Python Institute in Hyderabad

Python Course in Hyderabad
ReplyDelete
Replies
UnknownMarch 11, 2020 at 12:43 PM
Okay then...

What I'm going to tell you might sound pretty weird, and maybe even kind of "strange"

HOW would you like it if you could just press "PLAY" to LISTEN to a short, "miracle tone"...

And miraculously attract MORE MONEY into your LIFE??

And I'm really talking about hundreds... even thousands of dollars!!

Sound too EASY?? Think something like this is not for real?!?

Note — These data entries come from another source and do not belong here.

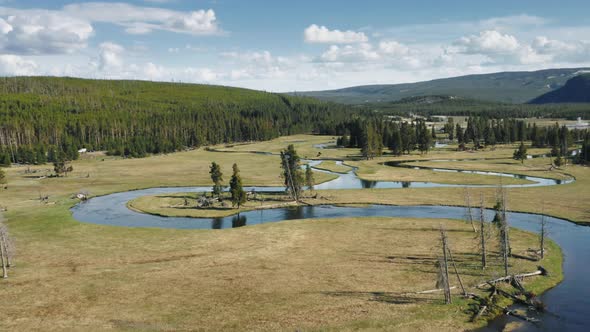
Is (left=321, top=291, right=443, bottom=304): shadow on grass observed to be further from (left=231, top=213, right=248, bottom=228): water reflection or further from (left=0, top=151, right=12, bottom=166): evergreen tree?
(left=0, top=151, right=12, bottom=166): evergreen tree

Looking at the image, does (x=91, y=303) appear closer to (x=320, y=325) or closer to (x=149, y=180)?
(x=320, y=325)

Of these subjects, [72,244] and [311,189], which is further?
[311,189]

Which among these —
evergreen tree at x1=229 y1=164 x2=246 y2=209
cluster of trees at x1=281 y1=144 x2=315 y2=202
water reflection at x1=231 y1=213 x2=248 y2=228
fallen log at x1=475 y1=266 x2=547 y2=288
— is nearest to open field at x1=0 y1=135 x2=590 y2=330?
fallen log at x1=475 y1=266 x2=547 y2=288

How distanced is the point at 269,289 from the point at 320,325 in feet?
36.1

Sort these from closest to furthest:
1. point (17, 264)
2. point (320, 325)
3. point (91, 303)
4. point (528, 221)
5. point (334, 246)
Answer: point (320, 325) → point (91, 303) → point (17, 264) → point (334, 246) → point (528, 221)

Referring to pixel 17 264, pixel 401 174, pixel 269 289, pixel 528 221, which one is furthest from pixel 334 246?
pixel 401 174

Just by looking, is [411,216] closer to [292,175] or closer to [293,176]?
[293,176]

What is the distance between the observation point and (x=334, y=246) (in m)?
71.3

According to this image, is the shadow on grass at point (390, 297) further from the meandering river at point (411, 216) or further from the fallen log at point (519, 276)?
the fallen log at point (519, 276)

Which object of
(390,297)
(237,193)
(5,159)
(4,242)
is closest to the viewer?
(390,297)

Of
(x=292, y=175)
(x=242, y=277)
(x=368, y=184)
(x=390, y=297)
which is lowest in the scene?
(x=390, y=297)

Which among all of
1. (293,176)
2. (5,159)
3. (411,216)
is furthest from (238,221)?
(5,159)

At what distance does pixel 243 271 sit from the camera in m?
60.4

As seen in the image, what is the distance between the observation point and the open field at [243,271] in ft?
152
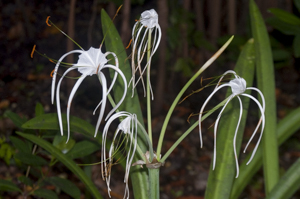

Well then, Let me tell you the news..

Usually the largest blessings in life are also the EASIEST!!

Honestly, I will PROVE it to you by letting you listen to a REAL "magical money tone" I've produced...

You just click "PLAY" and watch money coming right into your life... starting pretty much right away...

GO here now to experience the marvelous "Miracle Money Tone" - as my gift to you!!
ReplyDelete
Replies
Raj SharmaApril 14, 2020 at 8:24 PM
Best Data Science Course In Noida
ReplyDelete
Replies
AnonymousMay 20, 2020 at 10:09 AM
This comment has been removed by the author.
ReplyDelete
Replies
AnonymousMay 20, 2020 at 10:10 AM
I have been researching on this concept now i find useful information. thanks for giving clear info. looking forward for more posts from this author
data science course chennai
ReplyDelete
Replies
Harish KumarMay 21, 2020 at 4:12 PM
This video helps me to understand Matplotlib whats your opinion guys.
ReplyDelete
Replies
theclondmonks RamakrishnaNovember 27, 2021 at 10:35 AM
It is very useful for me. Thanks...
Azure Data Factory Online Training
Azure Data Factory Online Training
ReplyDelete
Replies

Add comment

Learn Data Science using Python

Search This Blog

How to achieve maximum parallel processing capabilities with XGBoost-1.0.0?

Labels

Comments

Post a Comment

Popular posts from this blog

How to use opencv-python with Darknet's YOLOv4?

How can I make a simple ChatBot?

How to install and compile YOLO v4 with GPU enable settings in Windows 10?